Текст упражнения:
:::::
На Веронском конгрессе Александр предложил французскому правительству отправить на собственный счёт русское войско на помощь Испании, без участия Франции. Предложение это, само по себе столь великодушное, посеяло великую смуту во Франции и в особенности в Париже. Слабая и робкая партия, во главе которой стал господин Талейран, и которая заседала в Сен-Жерменском предместье, высказалась в том смысле, что надо, не колеблясь, принять это предложение, что большое счастье, что русский император согласен взять на себя столь опасное для Франции предприятие. Талейран произнёс речь, в которой доказывал, что Испания уже однажды сыграла роковую роль по отношению к Франции, что он в то время предупредил правительство и предсказал ему роковые последствия войны на Пиренейском полуострове, и он считает долгом напомнить это при настоящих обстоятельствах. Со своей стороны герцог Фитп Джеймс, один из выдающихся ораторов палаты пэров, выступил против этой речи, которую он пытался опровергнуть.
:::::
Исходные материалы:
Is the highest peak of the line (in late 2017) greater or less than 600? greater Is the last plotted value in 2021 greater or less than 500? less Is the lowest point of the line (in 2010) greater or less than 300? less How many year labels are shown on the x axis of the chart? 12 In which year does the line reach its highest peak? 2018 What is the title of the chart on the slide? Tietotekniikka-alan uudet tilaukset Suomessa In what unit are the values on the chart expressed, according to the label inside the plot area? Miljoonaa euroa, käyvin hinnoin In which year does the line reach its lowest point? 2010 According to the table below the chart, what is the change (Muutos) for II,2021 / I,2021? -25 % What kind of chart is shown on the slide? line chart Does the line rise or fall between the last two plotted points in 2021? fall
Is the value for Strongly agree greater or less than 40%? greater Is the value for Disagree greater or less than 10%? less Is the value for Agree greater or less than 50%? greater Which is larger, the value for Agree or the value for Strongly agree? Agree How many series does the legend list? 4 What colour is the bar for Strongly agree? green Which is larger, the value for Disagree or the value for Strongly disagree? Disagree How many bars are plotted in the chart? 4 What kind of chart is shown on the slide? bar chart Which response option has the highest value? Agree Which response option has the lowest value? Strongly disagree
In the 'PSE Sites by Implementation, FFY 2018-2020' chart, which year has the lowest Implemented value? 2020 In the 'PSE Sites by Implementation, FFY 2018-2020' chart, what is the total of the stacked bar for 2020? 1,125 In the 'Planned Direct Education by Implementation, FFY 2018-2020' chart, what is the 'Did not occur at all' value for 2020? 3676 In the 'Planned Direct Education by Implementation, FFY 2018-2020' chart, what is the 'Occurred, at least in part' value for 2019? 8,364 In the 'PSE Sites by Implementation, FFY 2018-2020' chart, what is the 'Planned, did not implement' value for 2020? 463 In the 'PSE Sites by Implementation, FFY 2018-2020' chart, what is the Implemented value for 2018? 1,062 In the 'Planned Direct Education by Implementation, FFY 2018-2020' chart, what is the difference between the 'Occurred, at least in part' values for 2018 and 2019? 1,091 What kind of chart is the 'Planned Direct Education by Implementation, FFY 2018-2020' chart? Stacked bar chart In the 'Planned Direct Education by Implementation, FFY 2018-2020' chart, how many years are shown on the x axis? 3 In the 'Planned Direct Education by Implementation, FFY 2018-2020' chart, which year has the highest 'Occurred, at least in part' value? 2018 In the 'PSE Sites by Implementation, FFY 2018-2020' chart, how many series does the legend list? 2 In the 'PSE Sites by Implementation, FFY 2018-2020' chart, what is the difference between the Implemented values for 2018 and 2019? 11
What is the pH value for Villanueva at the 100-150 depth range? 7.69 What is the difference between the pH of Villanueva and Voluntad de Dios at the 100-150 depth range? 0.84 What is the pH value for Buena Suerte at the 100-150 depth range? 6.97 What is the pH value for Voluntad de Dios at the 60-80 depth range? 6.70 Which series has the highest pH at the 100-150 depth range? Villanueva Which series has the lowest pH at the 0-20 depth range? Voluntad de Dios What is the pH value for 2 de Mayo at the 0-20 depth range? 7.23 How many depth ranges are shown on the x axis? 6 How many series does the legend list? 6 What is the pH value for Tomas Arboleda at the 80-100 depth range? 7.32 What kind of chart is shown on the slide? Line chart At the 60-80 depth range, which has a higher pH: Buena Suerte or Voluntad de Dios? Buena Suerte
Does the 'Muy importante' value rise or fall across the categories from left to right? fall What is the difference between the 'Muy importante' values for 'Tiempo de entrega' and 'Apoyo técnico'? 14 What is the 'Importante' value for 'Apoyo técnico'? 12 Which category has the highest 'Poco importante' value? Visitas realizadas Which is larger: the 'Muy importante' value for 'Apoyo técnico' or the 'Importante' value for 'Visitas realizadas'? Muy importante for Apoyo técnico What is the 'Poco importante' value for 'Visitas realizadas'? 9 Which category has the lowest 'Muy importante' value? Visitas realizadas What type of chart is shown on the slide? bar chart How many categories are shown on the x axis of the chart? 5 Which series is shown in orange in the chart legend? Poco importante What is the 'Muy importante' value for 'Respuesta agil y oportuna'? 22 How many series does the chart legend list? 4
:::::
Задание:
Кратко перескажите абзац текста о Веронском конгрессе, начинающийся словами «На Веронском конгрессе Александр», сохранив его основные факты. Приведённые строки для работы не понадобятся.

Решение упражнения:
На Веронском конгрессе Александр предложил французскому правительству отправить за свой счёт русское войско на помощь Испании без участия Франции. Это предложение вызвало большую смуту во Франции, особенно в Париже. Слабая и робкая партия во главе с Талейраном, заседавшая в Сен-Жерменском предместье, высказалась за то, чтобы без колебаний его принять. Талейран в своей речи напомнил, что Испания уже сыграла роковую роль для Франции и что он в своё время предупреждал правительство о последствиях войны на Пиренейском полуострове. Герцог Фитп Джеймс, один из выдающихся ораторов палаты пэров, выступил против этой речи и пытался её опровергнуть.